Last week, Ward Room looked at the new ward map and saw a Flash Gordon death ray gun, an Easter Island stone head and the Hindu god Ganesh. Andrew Bayley, an architecture grad student at the Illinois Institute of Technology, looked at the map and saw…a jigsaw puzzle.
Bayley loaded the map into a computerized laser-cutting program. An hour later, he had this beautiful 50-piece Baltic birch plywood puzzle. It’s fitting to make a toy out of the ward map, Bayley believes, because the aldermen who designed it treated the city like a toy.
“You look at a zip code map, or a census map, and they make sense geographically,” Bayley told Ward Room. “You look at a political map, and they don’t make senses geographically. It just exposes how much the aldermen are worried about self-preservation.”

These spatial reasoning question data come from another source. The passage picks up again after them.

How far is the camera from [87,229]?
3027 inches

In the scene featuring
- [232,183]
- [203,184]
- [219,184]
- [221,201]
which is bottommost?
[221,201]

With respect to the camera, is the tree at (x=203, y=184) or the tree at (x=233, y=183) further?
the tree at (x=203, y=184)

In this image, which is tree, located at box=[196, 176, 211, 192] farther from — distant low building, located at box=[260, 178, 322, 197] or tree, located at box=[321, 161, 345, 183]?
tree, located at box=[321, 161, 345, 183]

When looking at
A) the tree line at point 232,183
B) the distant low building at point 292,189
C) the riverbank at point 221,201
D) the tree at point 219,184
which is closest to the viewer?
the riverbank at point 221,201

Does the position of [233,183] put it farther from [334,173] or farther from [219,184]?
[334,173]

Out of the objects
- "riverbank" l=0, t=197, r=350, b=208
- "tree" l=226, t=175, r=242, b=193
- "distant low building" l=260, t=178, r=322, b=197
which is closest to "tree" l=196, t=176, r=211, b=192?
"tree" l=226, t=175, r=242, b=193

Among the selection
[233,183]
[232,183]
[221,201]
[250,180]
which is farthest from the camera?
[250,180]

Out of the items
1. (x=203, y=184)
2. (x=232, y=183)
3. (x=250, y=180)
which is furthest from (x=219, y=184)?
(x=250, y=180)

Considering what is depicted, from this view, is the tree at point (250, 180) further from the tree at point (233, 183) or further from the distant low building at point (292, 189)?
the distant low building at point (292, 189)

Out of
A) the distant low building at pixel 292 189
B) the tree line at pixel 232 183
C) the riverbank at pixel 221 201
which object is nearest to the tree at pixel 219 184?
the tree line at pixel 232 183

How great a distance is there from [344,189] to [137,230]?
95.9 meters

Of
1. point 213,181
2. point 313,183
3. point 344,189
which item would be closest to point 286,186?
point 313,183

On a personal level, Bayley was happy with the ward re-map, because his home will move from Ald. Walter Burnett’s 27th Ward to Ald. Proco “Joe” Moreno’s 1st Ward (“a big improvement,” he said.)
But he believes that the city’s ward map should be based more closely on the map of 77 community areas, to ensure that neighborhoods aren’t split up among several aldermen, or that one alderman represents several neighborhoods -- as happened with the 2nd Ward, which runs from the Gold Coast, through Lincoln Park and Bucktown, before finally ending in Ukrainian Village. (That pixilated ward took longer than usual for the machine to cut, since it turns nearly every block.)
Bayley doesn’t list a price for his jigsaw puzzle, but he’ll gladly negotiate one. He’ll even make you a cardboard puzzle.
"It wouldn’t hold up nearly as well” as wood, he said, “but how long do you need it to last? Ten years, or until there’s a lawsuit.”